§ **STATED TASK**
Render the lines as a two-column CSV with the columns text and answer. Begin at the line that has "How distant are" and stop after the last one, giving one row per line with its wording and its answer each in a single quoted field and any line breaks turned into spaces.

*** SUPPLIED ENTRIES

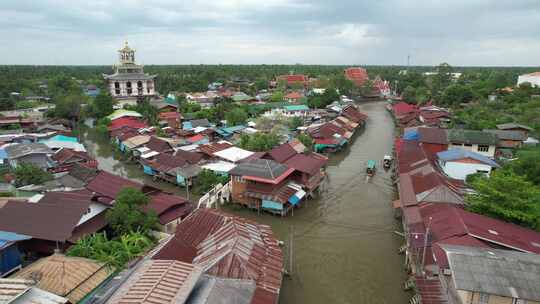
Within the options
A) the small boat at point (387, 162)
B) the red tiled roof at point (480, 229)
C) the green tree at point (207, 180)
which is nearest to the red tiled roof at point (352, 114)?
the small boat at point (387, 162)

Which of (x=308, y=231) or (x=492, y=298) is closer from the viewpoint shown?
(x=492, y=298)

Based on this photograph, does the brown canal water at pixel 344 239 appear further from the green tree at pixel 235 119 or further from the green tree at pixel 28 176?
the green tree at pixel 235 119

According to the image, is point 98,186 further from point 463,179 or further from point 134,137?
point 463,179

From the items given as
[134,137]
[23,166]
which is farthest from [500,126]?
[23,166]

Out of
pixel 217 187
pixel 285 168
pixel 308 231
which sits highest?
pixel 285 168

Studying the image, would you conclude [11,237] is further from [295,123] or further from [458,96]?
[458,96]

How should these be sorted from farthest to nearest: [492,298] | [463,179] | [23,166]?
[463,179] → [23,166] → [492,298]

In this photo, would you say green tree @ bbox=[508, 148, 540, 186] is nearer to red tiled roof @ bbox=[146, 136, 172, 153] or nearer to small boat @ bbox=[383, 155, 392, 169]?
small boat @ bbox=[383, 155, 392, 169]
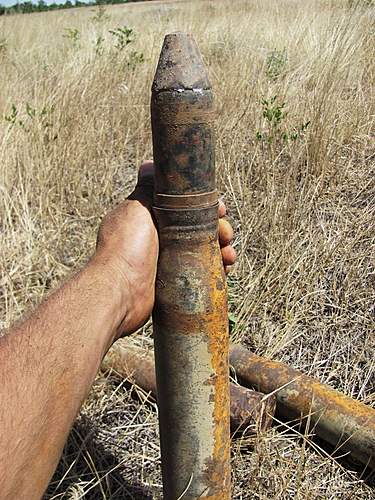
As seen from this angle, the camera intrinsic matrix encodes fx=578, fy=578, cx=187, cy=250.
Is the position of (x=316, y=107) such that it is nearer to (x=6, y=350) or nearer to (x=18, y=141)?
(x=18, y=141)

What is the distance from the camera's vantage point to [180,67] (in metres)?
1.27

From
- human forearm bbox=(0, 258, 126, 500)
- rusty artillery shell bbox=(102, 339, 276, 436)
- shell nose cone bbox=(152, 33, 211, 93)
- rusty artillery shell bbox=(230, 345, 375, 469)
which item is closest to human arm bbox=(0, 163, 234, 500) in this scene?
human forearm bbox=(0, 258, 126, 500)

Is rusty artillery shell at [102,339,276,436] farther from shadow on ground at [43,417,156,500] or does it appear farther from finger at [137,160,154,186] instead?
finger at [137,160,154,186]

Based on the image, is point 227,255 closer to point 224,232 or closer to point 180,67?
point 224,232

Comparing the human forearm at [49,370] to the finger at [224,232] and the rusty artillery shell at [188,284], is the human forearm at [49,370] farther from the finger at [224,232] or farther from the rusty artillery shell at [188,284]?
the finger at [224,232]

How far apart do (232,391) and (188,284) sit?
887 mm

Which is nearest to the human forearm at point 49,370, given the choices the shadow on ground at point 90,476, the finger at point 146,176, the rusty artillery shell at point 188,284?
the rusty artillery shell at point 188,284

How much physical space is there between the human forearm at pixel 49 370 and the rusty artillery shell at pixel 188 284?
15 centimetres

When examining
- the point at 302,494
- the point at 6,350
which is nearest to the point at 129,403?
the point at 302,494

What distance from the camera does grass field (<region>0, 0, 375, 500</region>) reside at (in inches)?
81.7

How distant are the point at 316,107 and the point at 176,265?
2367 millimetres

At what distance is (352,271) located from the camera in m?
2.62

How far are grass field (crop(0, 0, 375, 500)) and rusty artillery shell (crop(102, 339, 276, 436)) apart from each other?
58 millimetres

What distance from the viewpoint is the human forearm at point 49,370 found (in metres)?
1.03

******

§ **OUTPUT FOR THIS EXERCISE**
text,answer
"How distant are the point at 316,107 and the point at 176,265?","2367 millimetres"
"At what distance is (352,271) located from the camera in m?","2.62"
"How far are grass field (crop(0, 0, 375, 500)) and rusty artillery shell (crop(102, 339, 276, 436)) apart from each other?","58 millimetres"
"What distance from the viewpoint is the human forearm at point 49,370 found (in metres)?","1.03"